Advertisement

Parent of O.C. Register Is Put Up for Sale

Share
Times Staff Writers

Descendants of R.C. Hoiles, a onetime newspaper publisher whose brand of libertarianism was given voice in the Orange County Register and for decades helped define the character of a region, have agreed to put the company he founded up for sale.

The decision to sell the Register and the other newspapers and television stations owned by Freedom Communications Inc. was announced Thursday and came after years of bickering among family members. One group of Hoiles’ heirs wanted to cash out of their holdings. In the end, they prevailed over others who were content to keep the Irvine-based company under their control.

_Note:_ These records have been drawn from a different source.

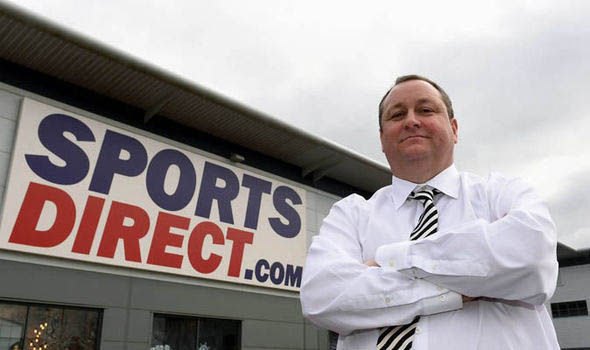 Sports Direct investors cheered as Mike Ashley takes up reins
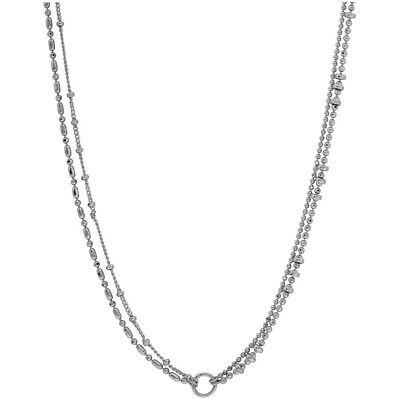 Gorjana Paso 4 Strand Versatile Necklace In Silver 1810106S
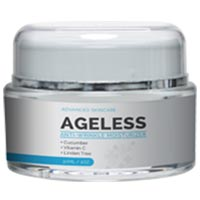 Lift Factor Plus Ageless Anti-Wrinkle Moisturizer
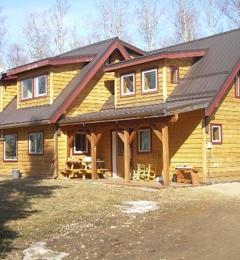 Interior Woodcraft - Fairbanks, AK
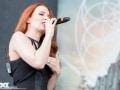 NovaRock2014_Epica-6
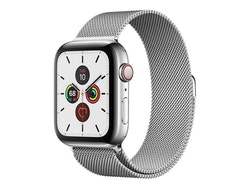 Apple Watch Series 5 (GPS Cellular) 44 mm Silver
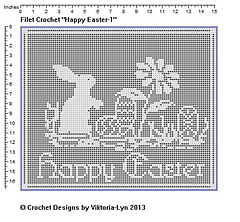 Fin-easter-1_small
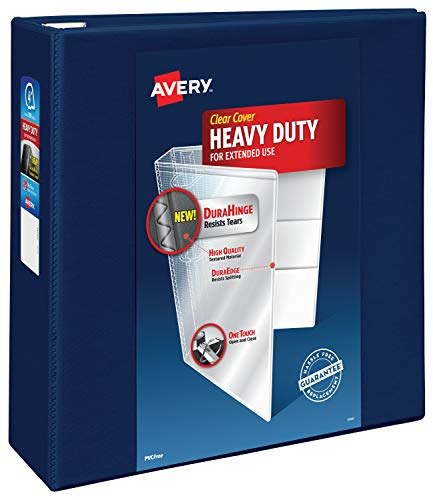 Avery Heavy Duty View 3 Ring Binder,4 One Touch EZD Ring, Holds 8.5 x 11 Paper, 1 Navy Blue Binder (79804)
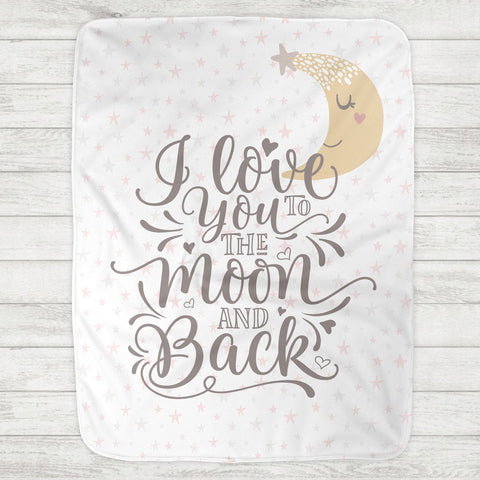 I Love You To The Moon And Back Baby Blanket - Pink Moon & Stars (Personalization Available) - The Milk Moustache
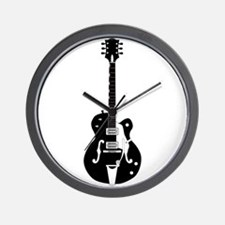 Country Guitar Wall Clock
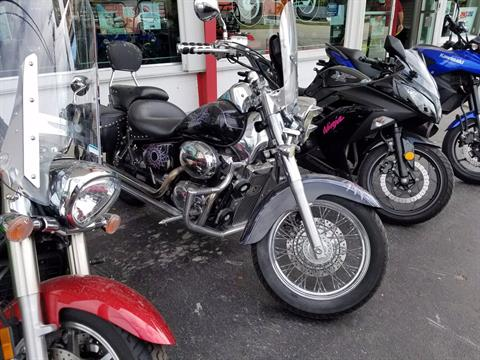 2002 Honda Shadow Ace 750 Deluxe in Fort Pierce, Florida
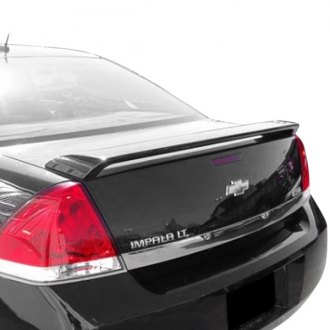 T5i® - Factory Style Rear Spoiler (Painted)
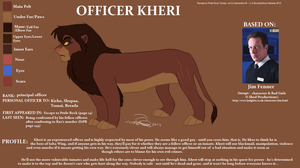 Officer Kheri Character Sheet by Kobbzz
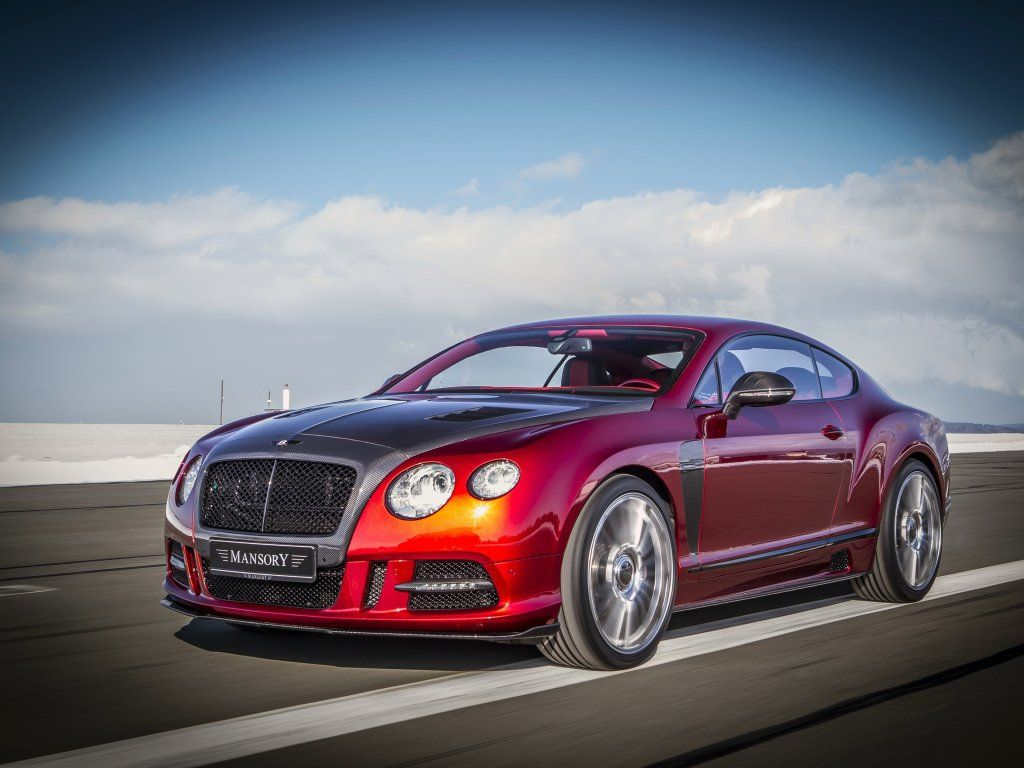 Mansory Bentley Continental Gt Luxurious Car Wallpaper Bentley
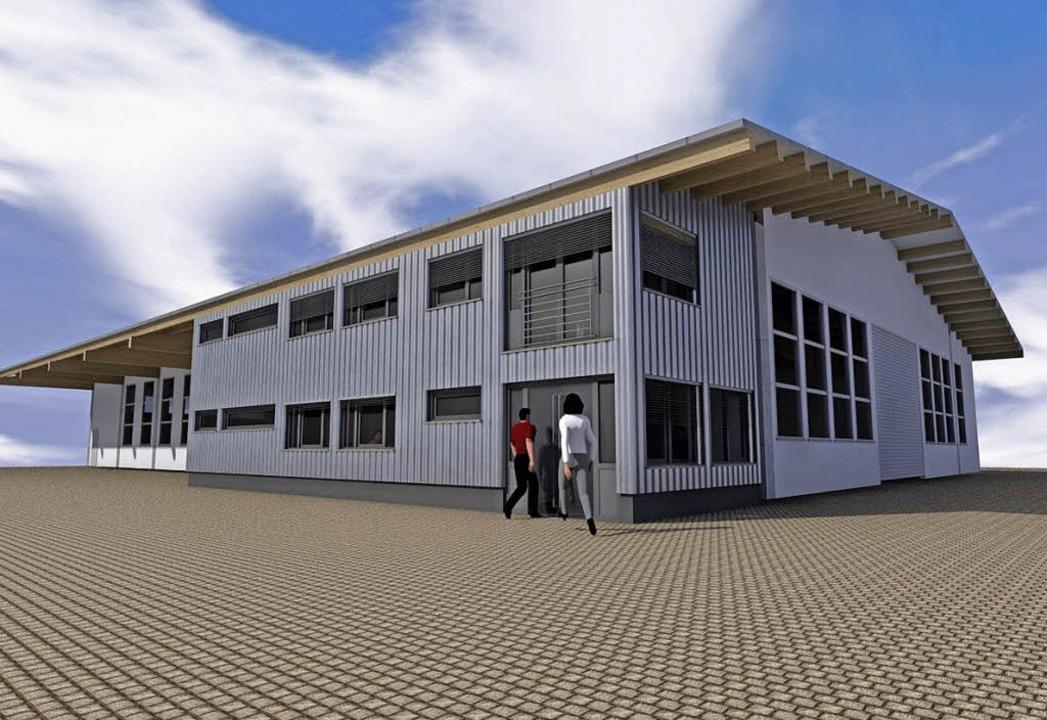 So soll das neue Betriebsgebäude des A...ut werden soll in Holzständerbauweise.  | Foto: Illustration Faller³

Potential bidders surfaced immediately after Freedom’s announcement. Gannett Co., the owner of USA Today, expressed interest, and other suitors are expected to emerge. Analysts said Freedom could fetch as much as $2 billion.

Advertisement

Freedom, one of the country’s last remaining family-owned media companies, operates 28 daily newspapers, 37 weeklies, eight TV stations and a handful of special-interest magazines. Its flagship newspaper, the Register, is one of California’s largest, with a daily circulation of more than 300,000.

An outright sale would end nearly 70 years of Hoiles family ownership of the Register, which helped shape the conservative politics and free-market ideas that came to be identified with Orange County. The newspaper has evolved in the years since R.C. Hoiles’ death in 1970, reflecting the growth and changing politics in the region.

Yet ultimately it was not the county’s evolution that prompted the Hoiles family to sell but the internecine struggles along generational lines. Late Wednesday, Freedom’s board of directors, after surveying family shareholders, instructed investment bankers to solicit bids for the sale or merger of all or part of the 12th-largest U.S. media company.

“The pressure has just been building for so long, and this was the answer a majority of the shareholders elected,” said Freedom Communications Chief Executive Alan Bell.

“Anything is possible now,” he said. Family members “might find that selling the company piece by piece nets more than one single buyer. We don’t know what the outcome will be.”

Bell said the bidding process could be a lengthy one that may extend into the summer or fall. He noted that a sale of the television stations, for example, may need special regulatory approval and could take longer. He also said that if bids come in too low, family members could decide not to sell at all.

Advertisement

But that probably won’t be the case. Analysts expect a number of companies to make offers.

Calling Freedom a “fantastic organization,” Gannett spokeswoman Tara Connell said her company was “just waiting to be invited” to bid. She wouldn’t say whether Gannett would offer to buy all or part of the company.

Analysts also mentioned Sacramento Bee parent McClatchy Co. and William Dean Singleton’s MediaNews Group as potential bidders.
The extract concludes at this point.